The Eternal Gallimaufry of the Jean McConville Affair

Some years ago I was having dinner with John Derbyshire and some others when John suddenly erupted, apropos of nothing, about the 1972 Jean McConville killing in Belfast. He did the usual denunciation of the killers, who remain unknown (though there have been many possible candidates).

Why was he on about the McConville case at this time? I guess it was in the news again. It had been in the news recurrently for the past few years, sometimes indirectly. In 2011 the Royal Ulster Constabulary (now calling itself the PSNI), along with the UK government, successfully subpoenaed some old audio tapes from my father-in-law’s library at Boston College. This subpoena was controversial for two reasons. One is that Boston College had given the interviewees a solemn oath that the tapes would not be made available to any intelligence or law-enforcement agency, whether from the UK or the USA or anywhere else, while any of the interviewees were still living. The subpoena was essentially a demand that Boston College break that promise. The other, simpler bit of controversy was that the US Department of Justice was enabling a foreign agency to lean on a private American institution.
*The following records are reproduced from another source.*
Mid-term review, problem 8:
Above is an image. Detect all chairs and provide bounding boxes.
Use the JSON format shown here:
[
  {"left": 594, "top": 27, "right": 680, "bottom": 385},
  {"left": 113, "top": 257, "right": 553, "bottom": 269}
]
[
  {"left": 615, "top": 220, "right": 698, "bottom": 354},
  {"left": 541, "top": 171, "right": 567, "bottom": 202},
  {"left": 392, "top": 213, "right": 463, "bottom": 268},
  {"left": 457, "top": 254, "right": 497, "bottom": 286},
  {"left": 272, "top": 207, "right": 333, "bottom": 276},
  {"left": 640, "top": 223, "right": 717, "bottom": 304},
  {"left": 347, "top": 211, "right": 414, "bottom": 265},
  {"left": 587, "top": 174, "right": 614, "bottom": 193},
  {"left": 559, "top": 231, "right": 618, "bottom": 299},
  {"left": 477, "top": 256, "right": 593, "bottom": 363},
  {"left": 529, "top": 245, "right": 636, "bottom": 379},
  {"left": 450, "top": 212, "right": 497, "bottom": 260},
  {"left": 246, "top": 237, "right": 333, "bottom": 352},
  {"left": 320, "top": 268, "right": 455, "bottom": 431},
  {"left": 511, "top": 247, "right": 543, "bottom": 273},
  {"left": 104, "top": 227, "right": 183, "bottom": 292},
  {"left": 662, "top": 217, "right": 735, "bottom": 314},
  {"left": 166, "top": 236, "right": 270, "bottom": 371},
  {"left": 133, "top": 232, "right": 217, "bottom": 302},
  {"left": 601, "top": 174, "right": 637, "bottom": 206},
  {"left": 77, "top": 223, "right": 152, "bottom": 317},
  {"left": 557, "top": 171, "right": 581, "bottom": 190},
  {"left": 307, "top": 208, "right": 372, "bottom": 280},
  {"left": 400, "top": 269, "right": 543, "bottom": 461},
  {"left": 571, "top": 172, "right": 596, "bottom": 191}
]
The correct response to the subpoena by the Burns Library and Boston College, in my opinion and in that of my brother-in-law (who endowed and named the goddamned library) would have been to make digital backup copies of these interview tapes, then run the tapes through magnets till they were well and thoroughly scrambled. That would enable BC to comply with the letter of the subpoena while still keeping their word to the interviewees (who by this point were mostly dead and couldn’t complain). Everyone knows cassette tapes go bad eventually. At least I assume they were cassette tapes. Open-reel? Same deal.

I would also have advised President Nixon to have done much the same with the White House Tapes, and burned the originals in a mad bonfire on the White House lawn. (South Front; near Rose Garden.) I am not the first to think of this, but at this point it is neither here nor there.

Going back to the McConville case, it was in the news once again in 2014  because Gerry Adams had just been arrested by the PSNI for his possible role in the execution of Jean McConville. Rumors abounded that it was Adams who ultimately gave the order. Adams denied the accusation, there was no proof, and he was quickly released. This may have occasioned the Derb’s outburst at that dinner.

There’s never been any reliable evidence or testimony in the McConville case, yet I’m still seeing UVF-wannabes and others rant about it on Twitter, insisting that one Brendan Hughes or Dolours Price did the deed, and Gerry Adams gave the order.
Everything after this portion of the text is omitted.